» WHAT YOU WILL DO
Quote, without any change, the line that contains "Measured from the camera, how" and all lines that follow it to the end of the data below.

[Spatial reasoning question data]
------------------------------------------------------------
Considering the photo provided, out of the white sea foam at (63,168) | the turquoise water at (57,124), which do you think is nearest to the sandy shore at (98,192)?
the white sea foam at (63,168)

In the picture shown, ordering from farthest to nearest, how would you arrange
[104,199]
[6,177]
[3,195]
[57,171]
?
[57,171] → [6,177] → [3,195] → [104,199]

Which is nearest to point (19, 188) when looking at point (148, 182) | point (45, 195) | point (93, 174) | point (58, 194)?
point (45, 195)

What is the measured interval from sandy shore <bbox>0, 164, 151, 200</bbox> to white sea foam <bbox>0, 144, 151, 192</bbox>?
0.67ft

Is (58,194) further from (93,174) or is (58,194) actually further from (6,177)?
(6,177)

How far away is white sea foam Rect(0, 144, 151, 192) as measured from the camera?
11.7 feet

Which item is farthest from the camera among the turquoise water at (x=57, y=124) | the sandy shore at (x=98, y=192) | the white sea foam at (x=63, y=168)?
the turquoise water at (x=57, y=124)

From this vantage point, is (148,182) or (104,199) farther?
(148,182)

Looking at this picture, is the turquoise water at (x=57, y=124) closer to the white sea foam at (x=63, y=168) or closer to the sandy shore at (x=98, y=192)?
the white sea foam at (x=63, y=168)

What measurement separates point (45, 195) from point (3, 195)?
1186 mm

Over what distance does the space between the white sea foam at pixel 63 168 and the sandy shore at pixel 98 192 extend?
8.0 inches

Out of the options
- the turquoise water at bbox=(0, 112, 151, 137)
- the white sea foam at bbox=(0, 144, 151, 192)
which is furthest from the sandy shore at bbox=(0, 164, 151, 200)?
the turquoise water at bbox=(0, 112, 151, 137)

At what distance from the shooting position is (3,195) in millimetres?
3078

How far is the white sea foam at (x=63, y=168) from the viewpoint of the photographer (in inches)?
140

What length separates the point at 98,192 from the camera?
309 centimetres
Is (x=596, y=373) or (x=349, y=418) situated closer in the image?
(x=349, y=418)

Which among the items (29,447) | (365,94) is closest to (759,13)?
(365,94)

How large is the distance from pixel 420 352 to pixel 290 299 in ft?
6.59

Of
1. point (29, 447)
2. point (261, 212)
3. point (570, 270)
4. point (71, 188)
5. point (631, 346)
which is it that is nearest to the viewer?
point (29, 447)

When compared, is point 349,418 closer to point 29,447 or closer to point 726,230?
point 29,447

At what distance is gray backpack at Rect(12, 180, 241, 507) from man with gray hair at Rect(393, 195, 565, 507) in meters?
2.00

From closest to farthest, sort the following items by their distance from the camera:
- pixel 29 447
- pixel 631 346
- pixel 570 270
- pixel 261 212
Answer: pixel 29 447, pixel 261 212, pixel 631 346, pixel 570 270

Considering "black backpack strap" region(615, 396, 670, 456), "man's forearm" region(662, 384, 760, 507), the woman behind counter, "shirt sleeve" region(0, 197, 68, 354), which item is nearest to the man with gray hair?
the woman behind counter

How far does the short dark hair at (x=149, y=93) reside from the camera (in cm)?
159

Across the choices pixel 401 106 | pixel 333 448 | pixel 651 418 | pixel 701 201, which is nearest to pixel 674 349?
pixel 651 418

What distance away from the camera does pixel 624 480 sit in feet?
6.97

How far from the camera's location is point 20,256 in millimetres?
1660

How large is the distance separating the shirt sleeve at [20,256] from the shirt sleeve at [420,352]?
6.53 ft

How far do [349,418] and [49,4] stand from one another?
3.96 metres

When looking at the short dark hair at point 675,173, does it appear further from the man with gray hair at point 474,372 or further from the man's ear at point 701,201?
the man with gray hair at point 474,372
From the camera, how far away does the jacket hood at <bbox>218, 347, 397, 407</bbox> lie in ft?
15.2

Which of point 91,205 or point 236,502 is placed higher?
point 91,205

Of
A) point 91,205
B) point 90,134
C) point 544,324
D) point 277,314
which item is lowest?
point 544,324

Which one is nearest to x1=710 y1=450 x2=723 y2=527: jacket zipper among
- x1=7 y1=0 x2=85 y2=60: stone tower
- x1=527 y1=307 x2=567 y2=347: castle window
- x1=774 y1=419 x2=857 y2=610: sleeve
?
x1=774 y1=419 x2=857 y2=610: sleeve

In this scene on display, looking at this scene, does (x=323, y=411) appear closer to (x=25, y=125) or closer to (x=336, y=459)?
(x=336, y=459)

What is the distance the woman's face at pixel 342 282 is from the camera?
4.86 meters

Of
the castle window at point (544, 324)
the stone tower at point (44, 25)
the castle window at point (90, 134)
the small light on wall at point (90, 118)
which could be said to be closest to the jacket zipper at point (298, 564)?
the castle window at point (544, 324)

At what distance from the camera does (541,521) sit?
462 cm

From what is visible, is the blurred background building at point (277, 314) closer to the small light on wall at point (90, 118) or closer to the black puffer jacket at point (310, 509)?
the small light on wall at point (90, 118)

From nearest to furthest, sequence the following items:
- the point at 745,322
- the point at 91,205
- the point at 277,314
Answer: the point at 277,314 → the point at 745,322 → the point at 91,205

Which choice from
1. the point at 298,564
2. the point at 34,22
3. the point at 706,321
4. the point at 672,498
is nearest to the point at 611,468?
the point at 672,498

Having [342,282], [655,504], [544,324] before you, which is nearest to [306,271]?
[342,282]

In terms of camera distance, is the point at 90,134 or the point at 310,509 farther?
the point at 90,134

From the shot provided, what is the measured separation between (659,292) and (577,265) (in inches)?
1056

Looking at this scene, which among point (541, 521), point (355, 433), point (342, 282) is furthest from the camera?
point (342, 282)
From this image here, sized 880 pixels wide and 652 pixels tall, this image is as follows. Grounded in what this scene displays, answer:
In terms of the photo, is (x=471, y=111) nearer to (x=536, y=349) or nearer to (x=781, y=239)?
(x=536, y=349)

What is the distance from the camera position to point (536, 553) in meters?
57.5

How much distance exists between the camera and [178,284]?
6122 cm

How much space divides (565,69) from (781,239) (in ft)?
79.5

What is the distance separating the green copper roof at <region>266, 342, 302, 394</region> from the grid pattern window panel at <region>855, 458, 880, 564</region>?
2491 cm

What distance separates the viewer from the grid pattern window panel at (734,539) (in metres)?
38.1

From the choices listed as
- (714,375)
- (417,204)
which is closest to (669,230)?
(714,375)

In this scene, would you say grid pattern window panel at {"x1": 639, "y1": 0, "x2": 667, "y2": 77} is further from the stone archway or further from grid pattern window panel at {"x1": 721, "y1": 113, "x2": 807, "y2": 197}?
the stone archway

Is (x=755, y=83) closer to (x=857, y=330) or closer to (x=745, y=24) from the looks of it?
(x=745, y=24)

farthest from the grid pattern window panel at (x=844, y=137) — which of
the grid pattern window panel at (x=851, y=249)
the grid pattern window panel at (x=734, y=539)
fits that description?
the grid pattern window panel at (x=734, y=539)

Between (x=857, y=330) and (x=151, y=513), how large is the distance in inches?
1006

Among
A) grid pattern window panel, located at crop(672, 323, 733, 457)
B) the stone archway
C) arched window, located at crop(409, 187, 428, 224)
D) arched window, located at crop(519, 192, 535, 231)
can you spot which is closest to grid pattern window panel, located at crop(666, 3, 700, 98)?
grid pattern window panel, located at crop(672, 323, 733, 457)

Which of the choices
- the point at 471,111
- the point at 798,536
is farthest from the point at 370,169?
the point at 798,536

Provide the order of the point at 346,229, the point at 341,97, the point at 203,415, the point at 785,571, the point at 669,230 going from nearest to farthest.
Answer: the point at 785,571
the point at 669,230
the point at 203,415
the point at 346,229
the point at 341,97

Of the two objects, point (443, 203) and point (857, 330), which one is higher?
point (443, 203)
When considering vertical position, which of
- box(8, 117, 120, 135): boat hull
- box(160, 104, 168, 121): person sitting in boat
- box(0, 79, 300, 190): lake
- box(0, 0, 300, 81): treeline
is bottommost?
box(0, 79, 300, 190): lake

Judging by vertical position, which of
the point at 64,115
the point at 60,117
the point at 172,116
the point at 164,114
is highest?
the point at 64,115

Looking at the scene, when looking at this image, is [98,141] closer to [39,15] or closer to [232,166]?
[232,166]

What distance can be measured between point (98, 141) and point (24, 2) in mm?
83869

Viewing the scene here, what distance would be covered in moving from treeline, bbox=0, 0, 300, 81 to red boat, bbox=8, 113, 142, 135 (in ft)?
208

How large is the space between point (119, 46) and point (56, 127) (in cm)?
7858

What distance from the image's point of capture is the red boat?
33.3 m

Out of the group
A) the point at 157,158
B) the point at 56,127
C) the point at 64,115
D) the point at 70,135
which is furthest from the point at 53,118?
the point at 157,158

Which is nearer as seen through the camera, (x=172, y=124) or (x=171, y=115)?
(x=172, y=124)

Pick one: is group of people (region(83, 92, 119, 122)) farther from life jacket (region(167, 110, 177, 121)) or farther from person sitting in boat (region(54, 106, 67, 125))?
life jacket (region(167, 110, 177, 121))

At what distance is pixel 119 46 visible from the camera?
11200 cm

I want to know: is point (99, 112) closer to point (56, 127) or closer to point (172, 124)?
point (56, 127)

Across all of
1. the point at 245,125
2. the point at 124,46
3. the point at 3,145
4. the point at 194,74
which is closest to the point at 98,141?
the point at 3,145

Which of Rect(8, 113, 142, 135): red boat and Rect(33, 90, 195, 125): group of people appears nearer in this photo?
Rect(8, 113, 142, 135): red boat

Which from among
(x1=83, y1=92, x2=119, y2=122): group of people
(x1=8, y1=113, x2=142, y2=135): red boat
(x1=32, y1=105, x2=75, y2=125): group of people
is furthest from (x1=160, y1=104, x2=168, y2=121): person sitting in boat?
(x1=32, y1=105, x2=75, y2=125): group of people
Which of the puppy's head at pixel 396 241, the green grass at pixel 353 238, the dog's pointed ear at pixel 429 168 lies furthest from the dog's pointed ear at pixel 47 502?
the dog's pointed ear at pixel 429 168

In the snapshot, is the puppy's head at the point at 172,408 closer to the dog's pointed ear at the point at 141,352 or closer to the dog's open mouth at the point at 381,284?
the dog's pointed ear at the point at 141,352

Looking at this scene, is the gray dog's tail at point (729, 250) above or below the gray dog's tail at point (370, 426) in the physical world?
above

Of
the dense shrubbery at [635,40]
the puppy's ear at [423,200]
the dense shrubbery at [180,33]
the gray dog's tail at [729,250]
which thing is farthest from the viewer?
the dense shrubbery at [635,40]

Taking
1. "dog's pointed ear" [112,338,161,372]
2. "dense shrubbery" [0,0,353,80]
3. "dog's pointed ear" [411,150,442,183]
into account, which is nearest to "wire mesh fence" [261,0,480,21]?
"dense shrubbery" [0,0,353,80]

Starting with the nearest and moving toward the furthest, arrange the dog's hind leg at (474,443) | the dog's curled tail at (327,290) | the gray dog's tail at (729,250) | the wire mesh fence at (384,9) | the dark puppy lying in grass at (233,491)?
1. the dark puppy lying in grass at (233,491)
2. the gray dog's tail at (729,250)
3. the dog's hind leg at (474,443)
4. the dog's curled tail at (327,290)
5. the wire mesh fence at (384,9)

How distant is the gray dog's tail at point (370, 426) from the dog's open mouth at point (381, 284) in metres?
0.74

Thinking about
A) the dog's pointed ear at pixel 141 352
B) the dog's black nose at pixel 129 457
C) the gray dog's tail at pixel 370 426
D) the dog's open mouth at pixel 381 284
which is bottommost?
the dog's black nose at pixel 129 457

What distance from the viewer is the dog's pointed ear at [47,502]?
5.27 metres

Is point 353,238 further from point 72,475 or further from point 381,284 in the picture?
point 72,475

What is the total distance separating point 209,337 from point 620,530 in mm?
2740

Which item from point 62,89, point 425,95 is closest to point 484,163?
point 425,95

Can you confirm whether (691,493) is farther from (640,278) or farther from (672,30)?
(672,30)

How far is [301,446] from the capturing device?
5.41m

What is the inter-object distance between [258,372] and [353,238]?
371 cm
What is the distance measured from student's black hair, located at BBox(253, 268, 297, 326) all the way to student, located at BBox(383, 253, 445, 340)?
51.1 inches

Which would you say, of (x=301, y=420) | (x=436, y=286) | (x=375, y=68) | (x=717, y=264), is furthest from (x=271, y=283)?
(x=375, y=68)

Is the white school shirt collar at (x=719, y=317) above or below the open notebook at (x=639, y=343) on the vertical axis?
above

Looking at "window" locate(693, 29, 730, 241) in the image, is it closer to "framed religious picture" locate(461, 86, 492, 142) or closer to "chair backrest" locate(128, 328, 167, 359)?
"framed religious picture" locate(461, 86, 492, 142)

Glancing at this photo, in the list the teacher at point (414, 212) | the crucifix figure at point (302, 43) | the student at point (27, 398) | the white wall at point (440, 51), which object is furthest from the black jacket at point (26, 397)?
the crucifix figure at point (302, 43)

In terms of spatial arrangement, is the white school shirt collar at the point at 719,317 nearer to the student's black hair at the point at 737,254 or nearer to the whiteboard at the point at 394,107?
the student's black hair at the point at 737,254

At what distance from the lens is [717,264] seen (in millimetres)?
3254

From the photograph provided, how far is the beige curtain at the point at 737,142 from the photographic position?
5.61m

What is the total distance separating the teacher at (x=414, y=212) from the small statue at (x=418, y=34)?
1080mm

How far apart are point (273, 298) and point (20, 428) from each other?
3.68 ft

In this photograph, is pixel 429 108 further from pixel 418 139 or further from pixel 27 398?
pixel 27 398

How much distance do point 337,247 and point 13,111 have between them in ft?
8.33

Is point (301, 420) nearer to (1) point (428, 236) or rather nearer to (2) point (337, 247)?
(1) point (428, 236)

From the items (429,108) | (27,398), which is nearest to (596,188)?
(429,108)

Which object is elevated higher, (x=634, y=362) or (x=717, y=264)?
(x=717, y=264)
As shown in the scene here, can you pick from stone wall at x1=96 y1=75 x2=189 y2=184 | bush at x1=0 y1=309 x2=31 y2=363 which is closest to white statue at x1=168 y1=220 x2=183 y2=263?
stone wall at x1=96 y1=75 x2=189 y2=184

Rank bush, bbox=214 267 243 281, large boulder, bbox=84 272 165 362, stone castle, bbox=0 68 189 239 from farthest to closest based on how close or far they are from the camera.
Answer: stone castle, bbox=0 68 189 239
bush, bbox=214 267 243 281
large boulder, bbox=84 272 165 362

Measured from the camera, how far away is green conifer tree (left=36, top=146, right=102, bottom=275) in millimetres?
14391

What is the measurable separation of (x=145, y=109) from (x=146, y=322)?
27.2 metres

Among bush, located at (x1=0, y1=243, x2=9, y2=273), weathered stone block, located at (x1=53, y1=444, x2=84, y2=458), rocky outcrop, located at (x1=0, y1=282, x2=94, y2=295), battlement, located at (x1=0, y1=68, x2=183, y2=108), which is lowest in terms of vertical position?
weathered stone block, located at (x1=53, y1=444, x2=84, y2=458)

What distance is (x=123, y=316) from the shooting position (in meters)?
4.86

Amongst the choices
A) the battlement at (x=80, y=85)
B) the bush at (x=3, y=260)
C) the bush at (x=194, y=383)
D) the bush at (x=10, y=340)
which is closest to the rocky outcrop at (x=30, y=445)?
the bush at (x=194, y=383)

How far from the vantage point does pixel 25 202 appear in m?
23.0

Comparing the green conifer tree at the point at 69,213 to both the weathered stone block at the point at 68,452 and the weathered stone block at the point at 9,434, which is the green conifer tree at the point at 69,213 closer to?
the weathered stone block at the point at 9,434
------------------------------------------------------------
» SOLUTION
Measured from the camera, how far away is green conifer tree (left=36, top=146, right=102, bottom=275) in millimetres?
14391

What is the measurable separation of (x=145, y=109) from (x=146, y=322)?
27.2 metres

Among bush, located at (x1=0, y1=243, x2=9, y2=273), weathered stone block, located at (x1=53, y1=444, x2=84, y2=458), rocky outcrop, located at (x1=0, y1=282, x2=94, y2=295), battlement, located at (x1=0, y1=68, x2=183, y2=108), which is lowest in terms of vertical position?
weathered stone block, located at (x1=53, y1=444, x2=84, y2=458)

What distance is (x=123, y=316) from the shooting position (in meters)?
4.86

Amongst the choices
A) the battlement at (x=80, y=85)
B) the bush at (x=3, y=260)
C) the bush at (x=194, y=383)
D) the bush at (x=10, y=340)
which is closest to the rocky outcrop at (x=30, y=445)?
the bush at (x=194, y=383)

How far from the vantage point does pixel 25 202 appear in m?
23.0

Comparing the green conifer tree at the point at 69,213 to both the weathered stone block at the point at 68,452 and the weathered stone block at the point at 9,434, which is the green conifer tree at the point at 69,213 closer to?
the weathered stone block at the point at 9,434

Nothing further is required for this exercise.